Passage to read →
◆ ◆ ◆

Saturday, 4 June 2022

Monday 4th June - Jubilee and all that

We walked up the road for coffee with friends yesterday, sitting in their garden and watching sparrows everywhere, fluttering here, no there, from garage to garden ornament to fence to tree and back again, busy, busy, busy. Reminds me of that quotation from 'Three Men in a Boat (not forgetting the dog)' by Jerome K Jerome;

“I like work: it fascinates me. I can sit and look at it for hours.”

It is all too regrettably true. 


I haven't walked along our road n that direction for some weeks, and was hoping to admire the jubilee decorations, but there were almost none. I think our little patch must be the only ones who have put on a show; here are ours;

Some years ago I found myself in the disgraceful position of not having any patriotic bunting, and none left in any of the local shops. In the end I cut up a couple of yards (metres? who knows, who cares? y'all know roughly what I mean) of union flag printed waterproof tablecloth and stuck the bigger piees to a length of tape with my favourite 'extremely tacky glue'


Many's the time I've become seriously sticky in a craft project with this stuff, and I can promise you that nothing stuck together with this will ever unstick again. 

Several houses to the left and right, on both sides of the road, put up a show of flags which all seem to be surviving the increasingly blowy weather. I shall be interested to see how it all copes with the promised/threatened thunderstorms due tonight or tomorrow morning.

News seems slight and trivial at home, taking in the bigger global picture. 

News, for us, seems to be emptying the compost bin, clearing the dump of empty pots and sacks of potting compost from behind the bigger shed and relocating the bin, and then replacing the contents. This took several sessions over the course of a week, but the job is done now. 


The events of last week (going up to London for my lung function tests, first meal inside a cafe since March 2020) and earlier this week (his pre-cataract appointment, and me buying my first ever coffee in a cafe since March 2020, and driving a fair distance, only the fifth time I had driven anywhere since March 2020) would not have seemed particularly remarkable or strenuous pre-lockdown. But the total effect, including a follow up appointment over zoom with the chest clinic for me, left us both feeling wiped out. So I spent most of Tuesday sitting on the settee, with a rug on my knees like a granny, because the weather had changed and it was cold. 

My google timeline of places visited in May was quite a change from the solitary red dot in the middle map.

I have plans to spend the waiting time while his cataract operations are underway visiting a place with Arts and Crafts associations. The gardens are beautiful, and I'm hoping the roses will be at their best. Also that the weather will oblige. Hence doodling/copying a few William Morris flower designs. 

Doing the daily scribble-sketches is certainly a way of keeping track on what happened each day.

◆ ◆ ◆

Collected data:
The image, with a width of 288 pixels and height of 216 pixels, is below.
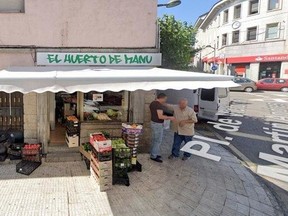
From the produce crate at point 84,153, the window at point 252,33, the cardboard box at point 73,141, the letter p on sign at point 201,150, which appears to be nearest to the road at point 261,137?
the letter p on sign at point 201,150

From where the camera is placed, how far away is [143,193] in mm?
6203

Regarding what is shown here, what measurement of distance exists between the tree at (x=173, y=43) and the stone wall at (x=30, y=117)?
9733mm

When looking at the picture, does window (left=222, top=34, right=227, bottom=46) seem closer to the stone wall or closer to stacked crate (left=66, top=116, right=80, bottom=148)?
stacked crate (left=66, top=116, right=80, bottom=148)

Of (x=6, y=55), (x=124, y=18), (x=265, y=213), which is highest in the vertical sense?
(x=124, y=18)

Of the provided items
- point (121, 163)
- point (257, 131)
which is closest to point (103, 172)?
point (121, 163)

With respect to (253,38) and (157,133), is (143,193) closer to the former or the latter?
(157,133)

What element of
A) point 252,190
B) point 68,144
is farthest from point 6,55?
point 252,190

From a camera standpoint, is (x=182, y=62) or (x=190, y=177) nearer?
(x=190, y=177)

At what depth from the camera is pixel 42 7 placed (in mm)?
7734

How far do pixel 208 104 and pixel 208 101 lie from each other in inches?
5.7

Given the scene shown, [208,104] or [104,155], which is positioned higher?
[208,104]

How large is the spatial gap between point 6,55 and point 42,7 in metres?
1.65

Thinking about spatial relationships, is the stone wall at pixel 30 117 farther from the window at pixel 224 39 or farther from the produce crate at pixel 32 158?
the window at pixel 224 39

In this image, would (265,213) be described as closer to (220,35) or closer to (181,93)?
(181,93)
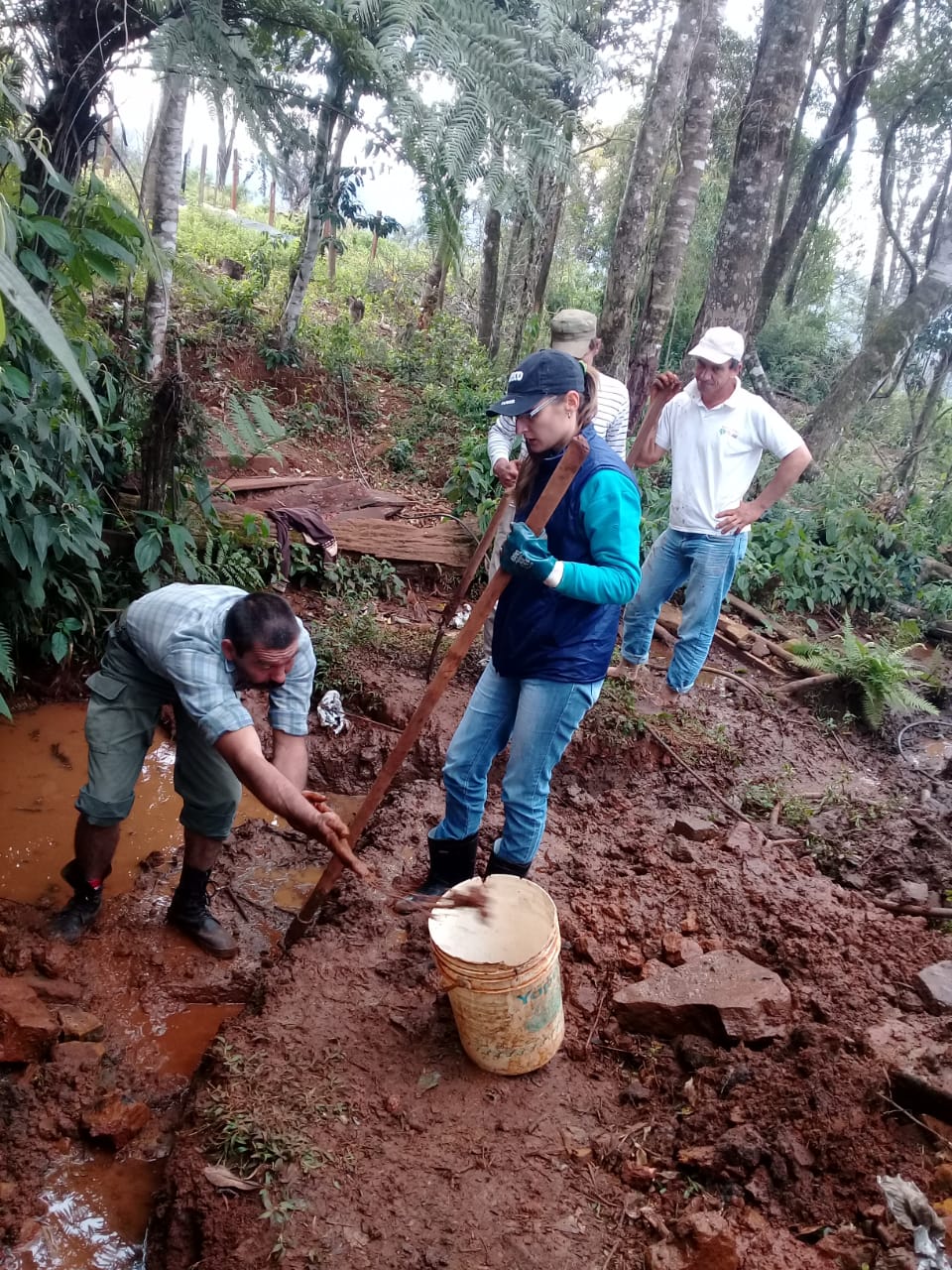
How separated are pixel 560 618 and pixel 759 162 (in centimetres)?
570

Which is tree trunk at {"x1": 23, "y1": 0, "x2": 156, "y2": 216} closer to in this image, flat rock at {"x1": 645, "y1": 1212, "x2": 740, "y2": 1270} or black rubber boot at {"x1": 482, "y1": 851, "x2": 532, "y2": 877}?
black rubber boot at {"x1": 482, "y1": 851, "x2": 532, "y2": 877}

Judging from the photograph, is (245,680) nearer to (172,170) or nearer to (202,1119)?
(202,1119)

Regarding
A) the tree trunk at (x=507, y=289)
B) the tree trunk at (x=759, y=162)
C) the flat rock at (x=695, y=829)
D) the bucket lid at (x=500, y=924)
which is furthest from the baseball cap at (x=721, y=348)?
the tree trunk at (x=507, y=289)

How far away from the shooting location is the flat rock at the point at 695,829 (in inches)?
156

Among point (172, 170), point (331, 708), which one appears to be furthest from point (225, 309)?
point (331, 708)

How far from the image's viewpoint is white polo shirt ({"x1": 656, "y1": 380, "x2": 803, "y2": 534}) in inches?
167

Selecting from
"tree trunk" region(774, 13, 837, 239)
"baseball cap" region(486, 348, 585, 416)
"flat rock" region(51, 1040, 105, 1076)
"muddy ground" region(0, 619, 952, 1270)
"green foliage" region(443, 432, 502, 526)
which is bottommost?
Result: "flat rock" region(51, 1040, 105, 1076)

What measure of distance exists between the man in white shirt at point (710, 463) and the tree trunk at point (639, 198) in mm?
4200

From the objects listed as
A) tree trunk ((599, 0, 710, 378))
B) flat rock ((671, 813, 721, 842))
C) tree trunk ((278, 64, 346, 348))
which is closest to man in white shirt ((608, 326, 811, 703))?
flat rock ((671, 813, 721, 842))

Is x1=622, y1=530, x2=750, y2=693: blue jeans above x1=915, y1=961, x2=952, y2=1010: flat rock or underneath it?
above

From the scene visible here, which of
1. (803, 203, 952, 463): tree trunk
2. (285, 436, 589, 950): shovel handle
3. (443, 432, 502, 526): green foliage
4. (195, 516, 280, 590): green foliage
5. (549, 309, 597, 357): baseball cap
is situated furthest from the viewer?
(803, 203, 952, 463): tree trunk

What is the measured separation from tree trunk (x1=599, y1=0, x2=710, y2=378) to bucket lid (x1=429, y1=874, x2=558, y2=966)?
674cm

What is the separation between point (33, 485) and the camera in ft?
12.0

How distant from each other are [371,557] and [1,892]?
3382 millimetres
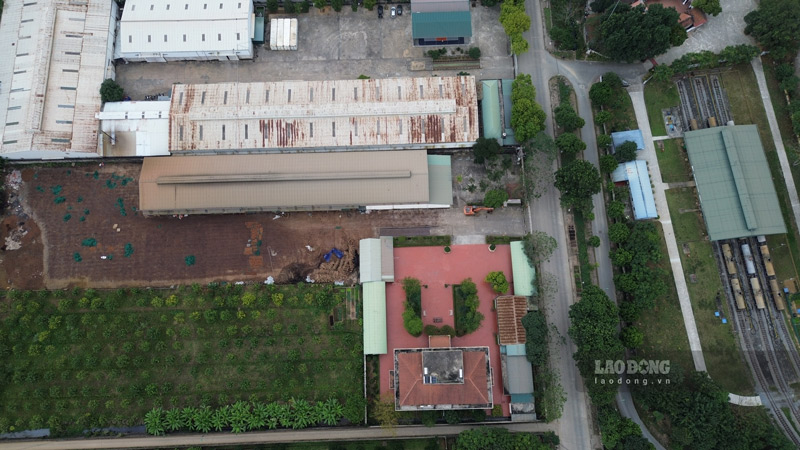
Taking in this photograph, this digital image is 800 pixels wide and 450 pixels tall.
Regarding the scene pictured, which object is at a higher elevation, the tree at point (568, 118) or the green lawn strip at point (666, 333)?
the tree at point (568, 118)

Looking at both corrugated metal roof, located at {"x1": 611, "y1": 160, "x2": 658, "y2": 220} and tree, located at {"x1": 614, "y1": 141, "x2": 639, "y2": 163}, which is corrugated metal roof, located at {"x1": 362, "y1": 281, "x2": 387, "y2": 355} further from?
tree, located at {"x1": 614, "y1": 141, "x2": 639, "y2": 163}

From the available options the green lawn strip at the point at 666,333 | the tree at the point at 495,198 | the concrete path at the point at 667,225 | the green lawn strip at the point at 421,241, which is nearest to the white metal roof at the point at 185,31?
the green lawn strip at the point at 421,241

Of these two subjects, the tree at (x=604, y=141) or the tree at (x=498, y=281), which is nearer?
the tree at (x=498, y=281)

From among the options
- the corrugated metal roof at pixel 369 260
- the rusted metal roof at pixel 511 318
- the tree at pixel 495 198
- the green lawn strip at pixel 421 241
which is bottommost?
the rusted metal roof at pixel 511 318

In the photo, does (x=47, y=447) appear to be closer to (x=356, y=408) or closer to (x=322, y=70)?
(x=356, y=408)

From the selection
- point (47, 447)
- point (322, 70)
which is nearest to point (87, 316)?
point (47, 447)

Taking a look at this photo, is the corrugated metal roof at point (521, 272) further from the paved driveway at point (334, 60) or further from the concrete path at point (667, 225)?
the paved driveway at point (334, 60)
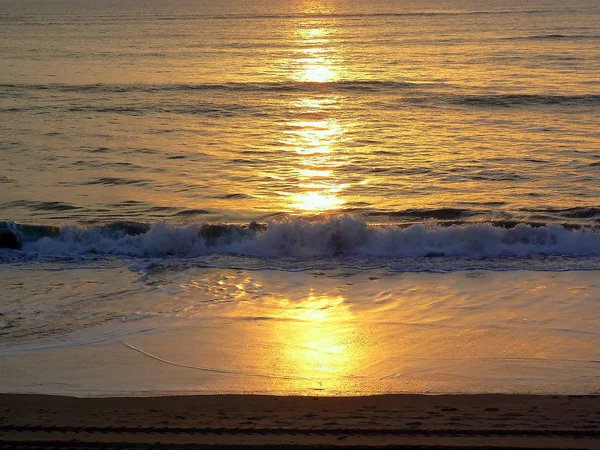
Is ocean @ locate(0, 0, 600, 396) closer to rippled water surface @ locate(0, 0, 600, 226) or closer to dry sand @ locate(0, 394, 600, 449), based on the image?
rippled water surface @ locate(0, 0, 600, 226)

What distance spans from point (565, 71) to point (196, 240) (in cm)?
2309

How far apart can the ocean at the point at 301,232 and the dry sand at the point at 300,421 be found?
1.08 ft

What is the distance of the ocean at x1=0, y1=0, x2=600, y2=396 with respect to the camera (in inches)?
281

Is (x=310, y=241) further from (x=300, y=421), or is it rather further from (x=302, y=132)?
(x=302, y=132)

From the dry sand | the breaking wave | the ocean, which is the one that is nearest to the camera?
the dry sand

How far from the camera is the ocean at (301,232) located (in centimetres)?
715

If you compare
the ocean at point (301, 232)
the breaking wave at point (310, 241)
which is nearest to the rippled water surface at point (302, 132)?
the ocean at point (301, 232)

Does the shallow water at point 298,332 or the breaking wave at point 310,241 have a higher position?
the breaking wave at point 310,241

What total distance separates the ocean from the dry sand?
0.33 meters

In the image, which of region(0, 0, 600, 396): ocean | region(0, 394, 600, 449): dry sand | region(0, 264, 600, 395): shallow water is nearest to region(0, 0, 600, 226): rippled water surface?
region(0, 0, 600, 396): ocean

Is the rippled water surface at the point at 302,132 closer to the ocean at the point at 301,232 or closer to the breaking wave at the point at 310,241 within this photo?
the ocean at the point at 301,232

◆ ◆ ◆

Required actions →
1. Please set down the stretch of the Jubilee blog post from "Some years ago" through "ever unstick again.", word for word.
2. In the Jubilee blog post, what material did the writer cut up to make bunting?
3. According to the Jubilee blog post, why did the writer spend most of Tuesday on the settee with a rug on the knees?
Draw only on the Jubilee blog post, not on the records.

Responses in order →
1.
Some years ago I found myself in the disgraceful position of not having any patriotic bunting, and none left in any of the local shops. In the end I cut up a couple of yards (metres? who knows, who cares? y'all know roughly what I mean) of union flag printed waterproof tablecloth and stuck the bigger piees to a length of tape with my favourite 'extremely tacky glue'


Many's the time I've become seriously sticky in a craft project with this stuff, and I can promise you that nothing stuck together with this will ever unstick again.

2. A couple of yards of union flag printed waterproof tablecloth.

3. The recent outings and appointments left both of them feeling wiped out. These included the London lung function tests, his pre-cataract appointment, the drive and the zoom follow-up with the chest clinic. The rug was there because the weather had changed and it was cold.